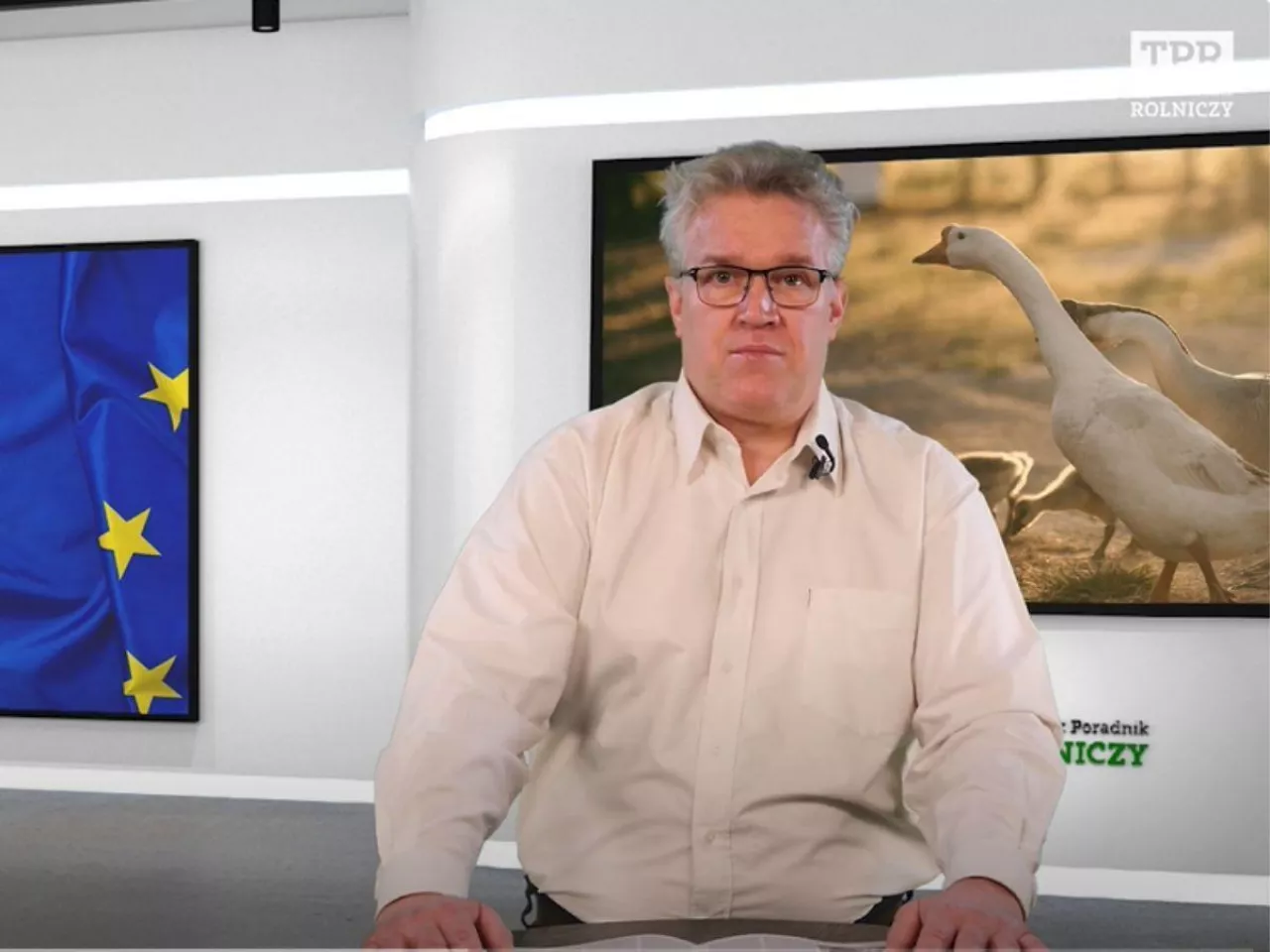 mężczyzna przed mównicą, a za nim dwa ekrany telewizyjne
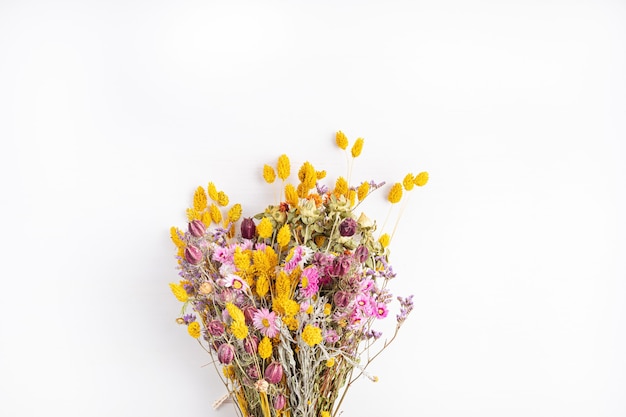 Composing bouquet of dry flowers and herbs, trendy interior decoration, artisan florist shop idea. Top view, flat lay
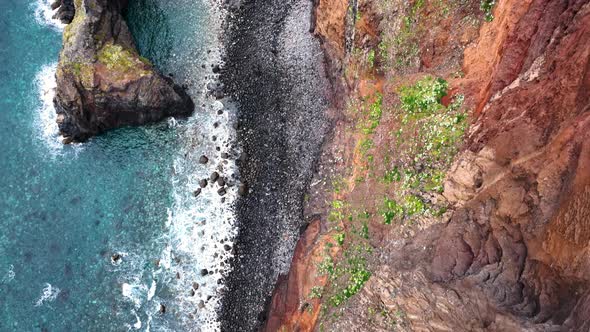 Aerial top-down along black pebble coast and dramatic sea cliffs, azure ocean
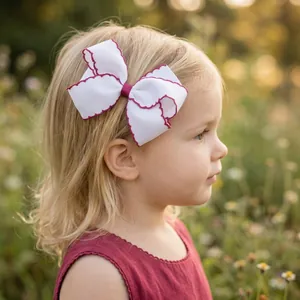 Handgefertigte weiße Haarschleife mit rosa Stickrand am Haar eines Kindes getragen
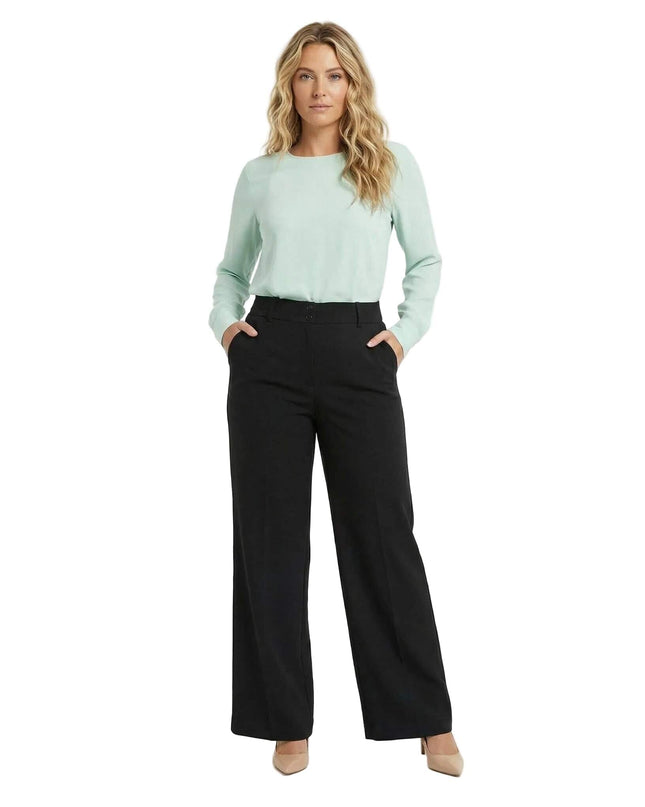 Студийна снимка в цял ръст на официален черен панталон големи размери с права кройка, съчетан със светлозелена блуза и бежови обувки на висок ток.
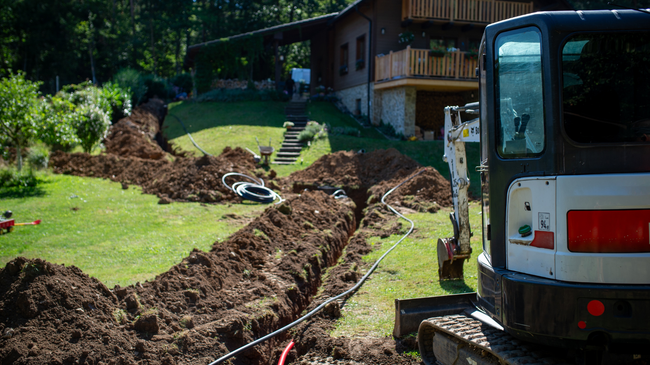 Backhoe digging a long trench beside a house in a grassy yard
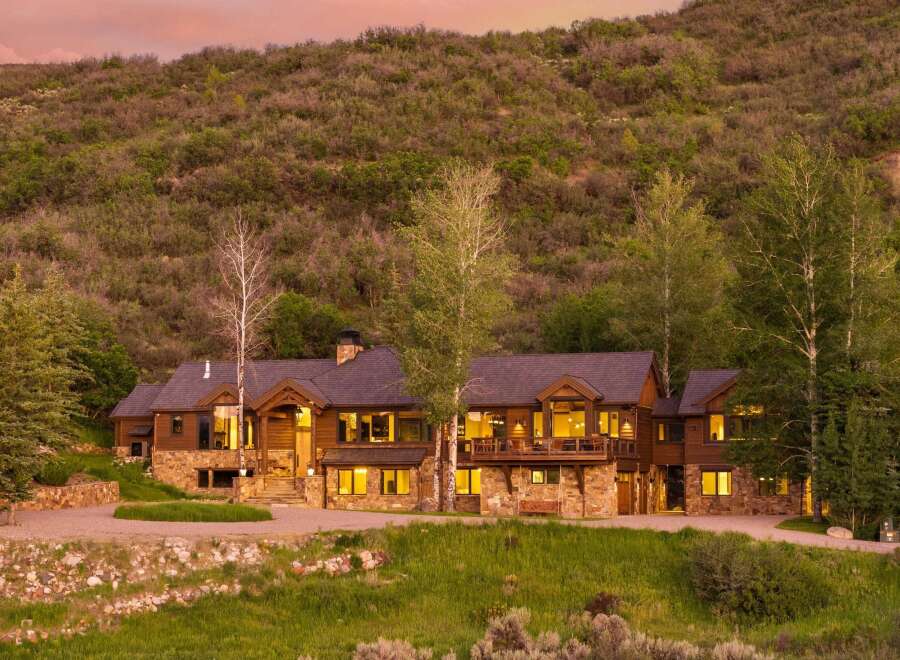Experience luxury mountain living in this stunning custom-built home, nestled against a picturesque hillside.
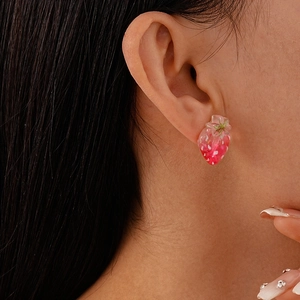 Nahaufnahme süßer rosa Erdbeer-Ohrstecker aus Harz am Ohr eines weiblichen Models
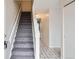 View of the entryway with a staircase, tiled floor, and a coat closet at 12148 E Kepner Pl, Aurora, CO 80012
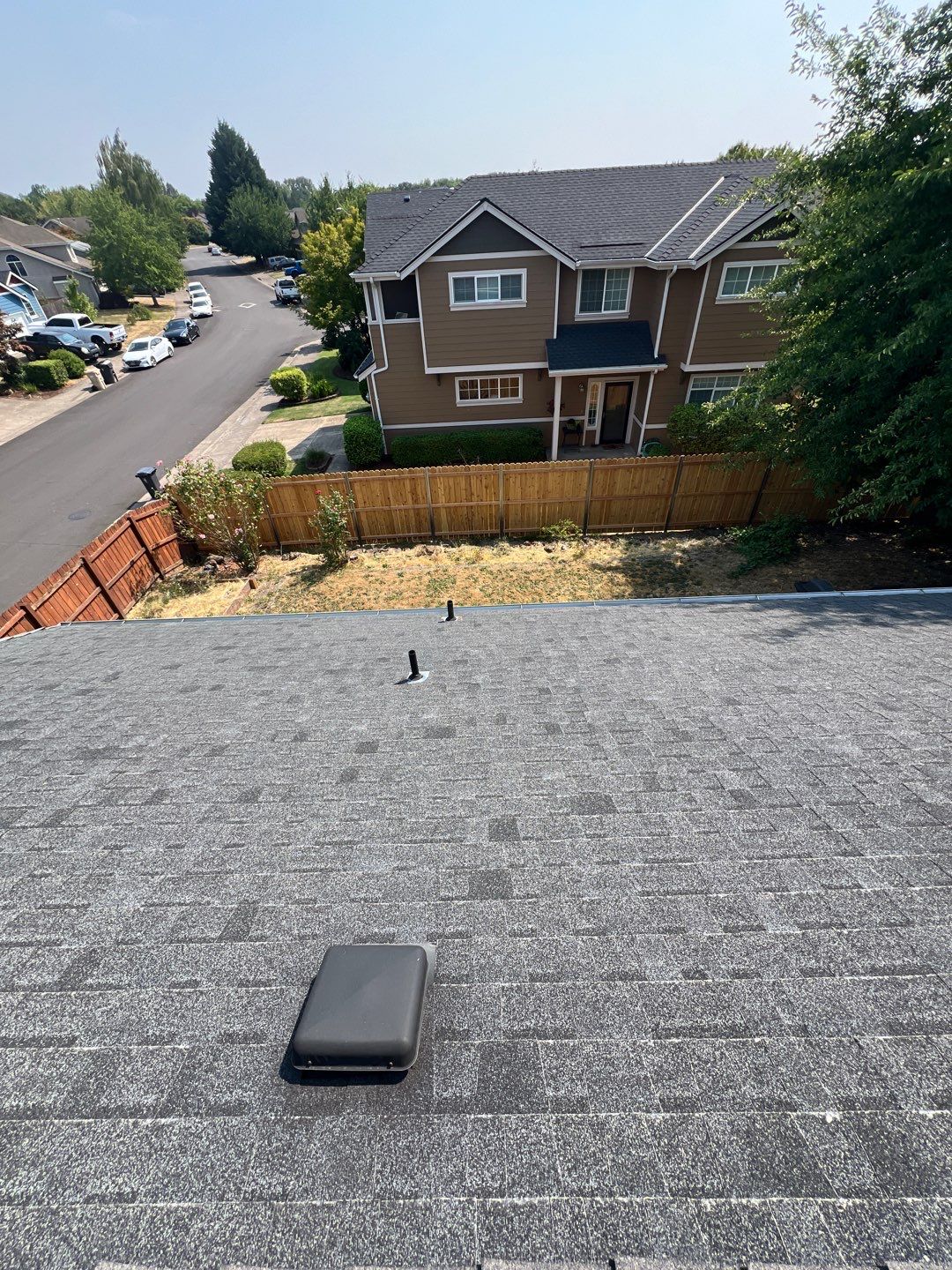 Residential Roofing Installation using IKO Dynasty (Color: Granite Black) by Orezona Building & Roofing Company, Inc.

..........

# What you are asked to do
Transcribe exactly the lines that go from the one holding "Composing bouquet of" through the last line of the entries, both included, and nothing besides them. Do not include any pictures.

# Output of the exercise
 Composing bouquet of dry flowers and herbs, trendy interior decoration, artisan florist shop idea. Top view, flat lay
 Aerial top-down along black pebble coast and dramatic sea cliffs, azure ocean
 Handgefertigte weiße Haarschleife mit rosa Stickrand am Haar eines Kindes getragen
 Студийна снимка в цял ръст на официален черен панталон големи размери с права кройка, съчетан със светлозелена блуза и бежови обувки на висок ток.
 Backhoe digging a long trench beside a house in a grassy yard
Experience luxury mountain living in this stunning custom-built home, nestled against a picturesque hillside.
 Nahaufnahme süßer rosa Erdbeer-Ohrstecker aus Harz am Ohr eines weiblichen Models
 View of the entryway with a staircase, tiled floor, and a coat closet at 12148 E Kepner Pl, Aurora, CO 80012
 Residential Roofing Installation using IKO Dynasty (Color: Granite Black) by Orezona Building & Roofing Company, Inc.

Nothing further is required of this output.